Под действием этих слов пострадавший в самом деле открыл глаза и знаком подозвал к себе, желая что-то сказать. Йолан наклонилась ближе.
— Пива… — невнятно вымолвил тот, точно умирающий.
— Пива! — громко повторила Йолан, и шофер опрометью кинулся на кухню за пивом, после чего остался неприкаянно стоять у постели, наблюдая трогательную сцену, как жена, поддерживая Вуковича за шею, заботливо поит его пивом. Смотрел, пока та не прикрикнула: — Чего стоишь глазеешь? Собирайся, одевайся, опоздаешь, полшестого уже.
— И как же теперь? — спросил Хайдик.
— Что «как теперь»?
— С ним теперь как? — указал на Вуковича шофер.
— Ты о себе лучше побеспокойся! Как на работу в таком виде пойдешь? Пивом так и разит, как машину-то поведешь?
Этого Хайдик сам не знал, хотя понимал, что действительно время собираться. Он умылся, побрился, Йолан тоже стала одеваться, и оба беспорядочно затолклись, хватаясь за то, за се, натыкаясь друг на друга, — квартира, где они прежде прекрасно умещались вдвоем, внезапно стала тесной. Хайдик ничего не мог найти; вещи, обыкновенно послушные, теперь, словно сговорясь, отказывались подчиняться. Бреясь, он порезался и никак не мог унять кровь, а Йолан все швырялась чем-то, носясь и ворча ему под руку: сколько можно возиться, ванную занимать, хоть бы кофе этот чертов поставил, копуха, хуже всякой бабы; дурак, да еще неповоротливый. Наконец присела к Вуковичу, и они условились, что она из прессо позвонит к нему на работу, чтобы не ждали, — мол, прямо по вызовам пошел («Телевизор есть у вас? — спросил Вукович. — Тогда подпишешь мне, квиток у меня в машине»); Хайдик, варивший кофе, получал только раздраженные реплики от жены, доверительно совещавшейся с Вуковичем («Ну, готово наконец?! Налить не можешь? Сахару положил?»). К суетливой спешке примешалось взаимное глухое раздражение (меж тем как лежавший с закрытыми глазами Вукович, не считая легкой тошноты и не такой уж сильной головной боли от Хайдикова удара, чувствовал себя преотлично), и шоферу опостылело вдруг все это вот так, и он снова спросил, теперь уже решительней, даже с угрозой, как быть с Вуковичем.
— Никак, — отрезала Йолан. — Здесь останется.
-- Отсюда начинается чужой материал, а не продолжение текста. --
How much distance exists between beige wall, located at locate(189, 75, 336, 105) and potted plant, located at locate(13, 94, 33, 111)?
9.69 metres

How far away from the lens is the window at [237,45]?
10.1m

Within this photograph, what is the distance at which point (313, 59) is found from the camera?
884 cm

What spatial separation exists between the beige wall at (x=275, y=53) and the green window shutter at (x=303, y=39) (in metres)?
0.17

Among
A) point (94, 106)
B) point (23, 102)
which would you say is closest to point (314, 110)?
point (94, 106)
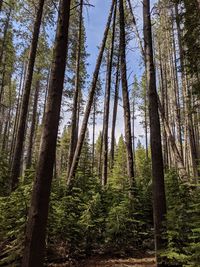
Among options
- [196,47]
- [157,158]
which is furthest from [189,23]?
[157,158]

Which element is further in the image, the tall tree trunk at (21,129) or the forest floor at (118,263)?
the tall tree trunk at (21,129)

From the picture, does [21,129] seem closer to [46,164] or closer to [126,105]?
[126,105]

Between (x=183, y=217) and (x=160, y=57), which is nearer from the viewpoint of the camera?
(x=183, y=217)

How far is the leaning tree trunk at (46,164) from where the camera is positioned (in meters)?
3.73

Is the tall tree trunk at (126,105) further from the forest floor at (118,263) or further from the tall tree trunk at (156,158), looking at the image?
the tall tree trunk at (156,158)

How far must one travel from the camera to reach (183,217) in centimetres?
538

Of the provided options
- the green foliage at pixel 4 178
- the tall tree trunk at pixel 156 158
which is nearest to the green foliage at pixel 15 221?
the tall tree trunk at pixel 156 158

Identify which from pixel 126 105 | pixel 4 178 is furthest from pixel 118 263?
pixel 126 105

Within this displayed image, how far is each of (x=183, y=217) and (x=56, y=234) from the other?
2.95 metres

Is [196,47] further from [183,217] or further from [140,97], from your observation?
[140,97]

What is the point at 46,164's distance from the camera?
4.07 metres

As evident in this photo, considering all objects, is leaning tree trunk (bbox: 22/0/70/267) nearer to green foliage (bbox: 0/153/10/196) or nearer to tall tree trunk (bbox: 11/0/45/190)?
tall tree trunk (bbox: 11/0/45/190)

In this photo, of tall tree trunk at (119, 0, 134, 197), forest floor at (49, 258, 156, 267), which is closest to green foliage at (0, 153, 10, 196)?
forest floor at (49, 258, 156, 267)

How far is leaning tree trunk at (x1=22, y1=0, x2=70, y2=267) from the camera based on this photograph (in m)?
3.73
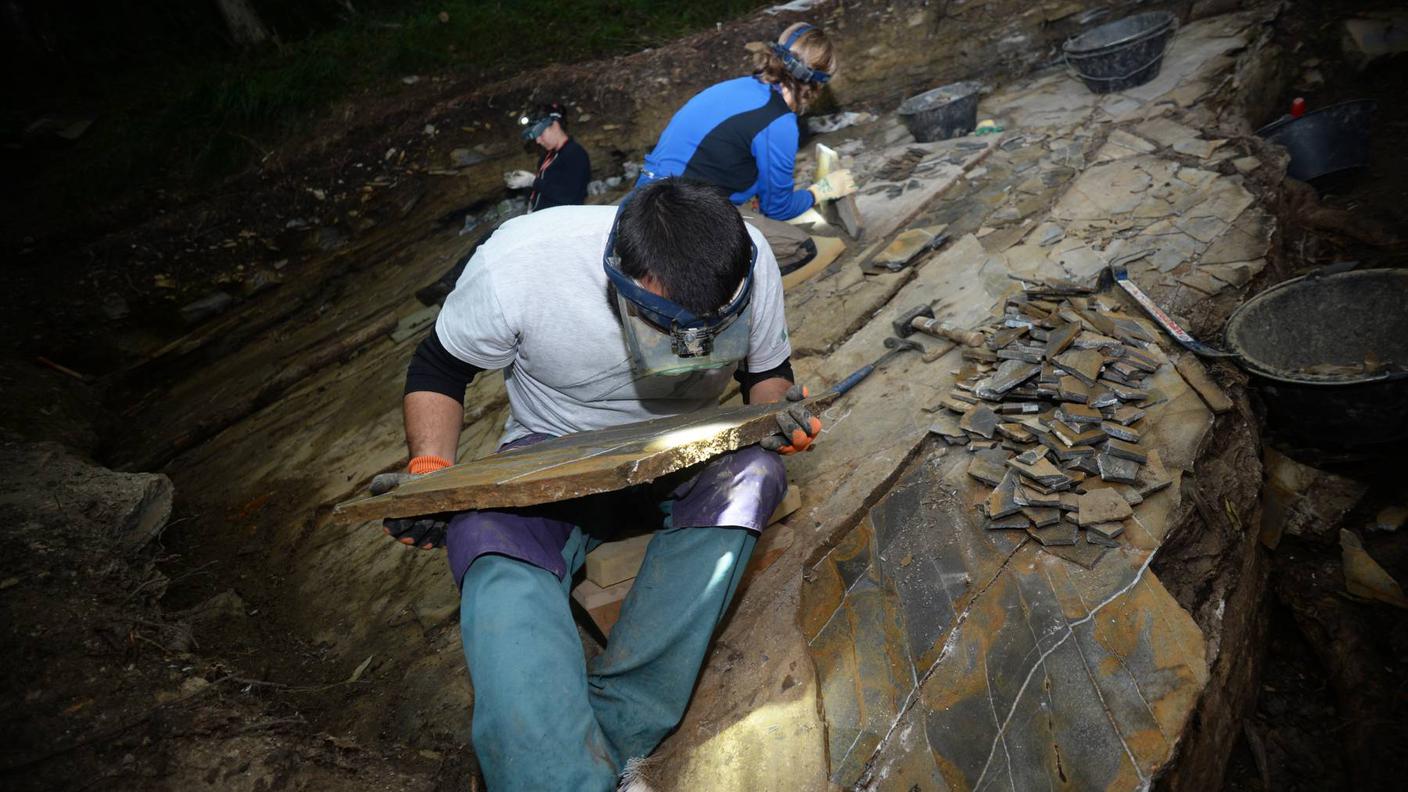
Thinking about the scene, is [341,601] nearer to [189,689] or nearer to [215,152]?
[189,689]

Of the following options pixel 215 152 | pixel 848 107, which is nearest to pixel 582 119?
pixel 848 107

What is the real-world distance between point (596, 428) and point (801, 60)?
298cm

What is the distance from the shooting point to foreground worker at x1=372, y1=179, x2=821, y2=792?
2.03 meters

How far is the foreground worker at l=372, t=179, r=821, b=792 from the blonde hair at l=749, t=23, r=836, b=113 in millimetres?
2510

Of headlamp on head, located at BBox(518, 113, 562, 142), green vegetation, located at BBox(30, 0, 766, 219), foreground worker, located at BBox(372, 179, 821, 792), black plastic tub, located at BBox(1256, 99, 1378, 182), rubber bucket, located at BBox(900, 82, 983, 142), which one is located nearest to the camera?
foreground worker, located at BBox(372, 179, 821, 792)

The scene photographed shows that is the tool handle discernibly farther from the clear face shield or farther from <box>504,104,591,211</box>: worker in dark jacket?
<box>504,104,591,211</box>: worker in dark jacket

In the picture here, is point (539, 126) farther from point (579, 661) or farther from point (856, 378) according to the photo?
point (579, 661)

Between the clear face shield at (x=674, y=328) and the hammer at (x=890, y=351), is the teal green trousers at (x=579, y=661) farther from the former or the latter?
the hammer at (x=890, y=351)

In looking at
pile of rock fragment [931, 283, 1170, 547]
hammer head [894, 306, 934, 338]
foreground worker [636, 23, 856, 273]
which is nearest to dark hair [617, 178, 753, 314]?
pile of rock fragment [931, 283, 1170, 547]

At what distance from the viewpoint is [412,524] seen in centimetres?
231

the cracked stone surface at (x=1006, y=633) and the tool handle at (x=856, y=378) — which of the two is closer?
the cracked stone surface at (x=1006, y=633)

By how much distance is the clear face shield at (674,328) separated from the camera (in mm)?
2127

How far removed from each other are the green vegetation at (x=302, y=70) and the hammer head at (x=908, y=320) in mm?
6029

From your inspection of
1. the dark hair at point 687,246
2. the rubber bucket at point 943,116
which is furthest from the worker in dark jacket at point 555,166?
the dark hair at point 687,246
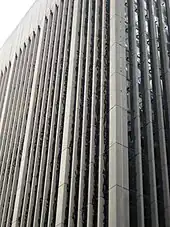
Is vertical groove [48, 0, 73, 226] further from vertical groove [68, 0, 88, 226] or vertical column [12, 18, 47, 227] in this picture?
vertical column [12, 18, 47, 227]

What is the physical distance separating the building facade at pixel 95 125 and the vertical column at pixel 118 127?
0.07 metres

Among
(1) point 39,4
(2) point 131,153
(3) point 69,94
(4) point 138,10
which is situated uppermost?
(1) point 39,4

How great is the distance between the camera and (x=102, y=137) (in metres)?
31.5

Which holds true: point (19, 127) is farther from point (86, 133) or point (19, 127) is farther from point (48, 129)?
Answer: point (86, 133)

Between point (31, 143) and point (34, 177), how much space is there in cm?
525

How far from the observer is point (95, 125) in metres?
33.3

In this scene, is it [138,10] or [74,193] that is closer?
[74,193]

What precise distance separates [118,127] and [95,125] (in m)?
3.22

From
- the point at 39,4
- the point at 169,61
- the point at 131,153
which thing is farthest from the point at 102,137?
the point at 39,4

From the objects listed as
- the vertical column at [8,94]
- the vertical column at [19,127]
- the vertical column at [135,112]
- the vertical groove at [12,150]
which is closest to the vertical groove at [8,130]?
the vertical groove at [12,150]

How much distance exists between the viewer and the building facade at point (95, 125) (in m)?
29.5

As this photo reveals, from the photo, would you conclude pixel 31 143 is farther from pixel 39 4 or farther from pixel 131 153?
pixel 39 4

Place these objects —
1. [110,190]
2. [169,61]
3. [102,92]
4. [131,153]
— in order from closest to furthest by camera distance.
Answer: [110,190], [131,153], [102,92], [169,61]

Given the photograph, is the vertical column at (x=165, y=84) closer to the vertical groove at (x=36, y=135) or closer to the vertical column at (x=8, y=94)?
the vertical groove at (x=36, y=135)
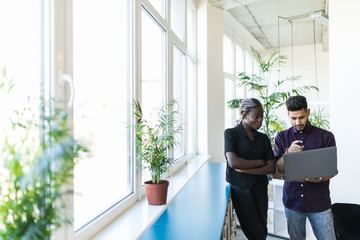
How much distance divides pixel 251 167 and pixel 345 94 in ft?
5.53

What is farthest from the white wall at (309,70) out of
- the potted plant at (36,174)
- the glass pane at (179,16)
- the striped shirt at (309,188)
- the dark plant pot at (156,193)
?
the potted plant at (36,174)

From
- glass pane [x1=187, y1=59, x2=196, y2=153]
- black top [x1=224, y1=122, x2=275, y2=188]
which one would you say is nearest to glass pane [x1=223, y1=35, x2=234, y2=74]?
glass pane [x1=187, y1=59, x2=196, y2=153]

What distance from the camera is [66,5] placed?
1.19 meters

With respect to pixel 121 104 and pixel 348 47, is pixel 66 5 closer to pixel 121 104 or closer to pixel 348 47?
pixel 121 104

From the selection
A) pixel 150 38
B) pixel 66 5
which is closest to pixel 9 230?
pixel 66 5

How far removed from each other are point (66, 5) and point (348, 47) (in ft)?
9.29

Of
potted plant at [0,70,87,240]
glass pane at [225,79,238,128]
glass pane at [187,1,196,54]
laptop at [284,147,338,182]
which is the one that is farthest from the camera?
glass pane at [225,79,238,128]

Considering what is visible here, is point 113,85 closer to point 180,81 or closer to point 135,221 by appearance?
point 135,221

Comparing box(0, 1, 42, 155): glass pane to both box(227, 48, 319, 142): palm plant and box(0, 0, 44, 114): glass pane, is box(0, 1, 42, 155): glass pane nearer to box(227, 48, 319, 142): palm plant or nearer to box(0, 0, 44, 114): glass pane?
box(0, 0, 44, 114): glass pane

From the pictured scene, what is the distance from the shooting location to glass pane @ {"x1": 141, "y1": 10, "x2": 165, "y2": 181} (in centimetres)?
240

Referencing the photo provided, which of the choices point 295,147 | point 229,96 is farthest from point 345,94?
point 229,96

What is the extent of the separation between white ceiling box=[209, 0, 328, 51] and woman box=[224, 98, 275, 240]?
10.0ft

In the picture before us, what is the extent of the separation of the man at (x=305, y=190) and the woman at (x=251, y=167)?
17 cm

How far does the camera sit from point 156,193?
1.96m
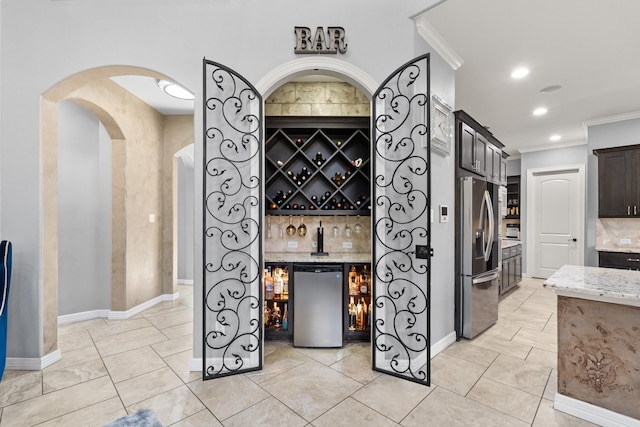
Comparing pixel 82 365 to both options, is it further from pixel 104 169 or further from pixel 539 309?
pixel 539 309

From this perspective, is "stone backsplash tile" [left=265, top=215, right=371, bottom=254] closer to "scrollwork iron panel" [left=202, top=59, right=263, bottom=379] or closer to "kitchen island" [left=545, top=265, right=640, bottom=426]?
"scrollwork iron panel" [left=202, top=59, right=263, bottom=379]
В квартире его закрою.
Хайдик не поверил своим ушам. Этот гад останется здесь? В его постели? Дома у него? Йолан в квартире закрывает своего птенчика, чтобы не улетел?! Ну нет. Это уж нет!
И он направился к постели, чтобы спустить его с лестницы, выкинуть со всем что есть: с простынями и кроватью, но Йолан со свирепой решимостью тигрицы, защищающей детенышей, заступила ему дорогу.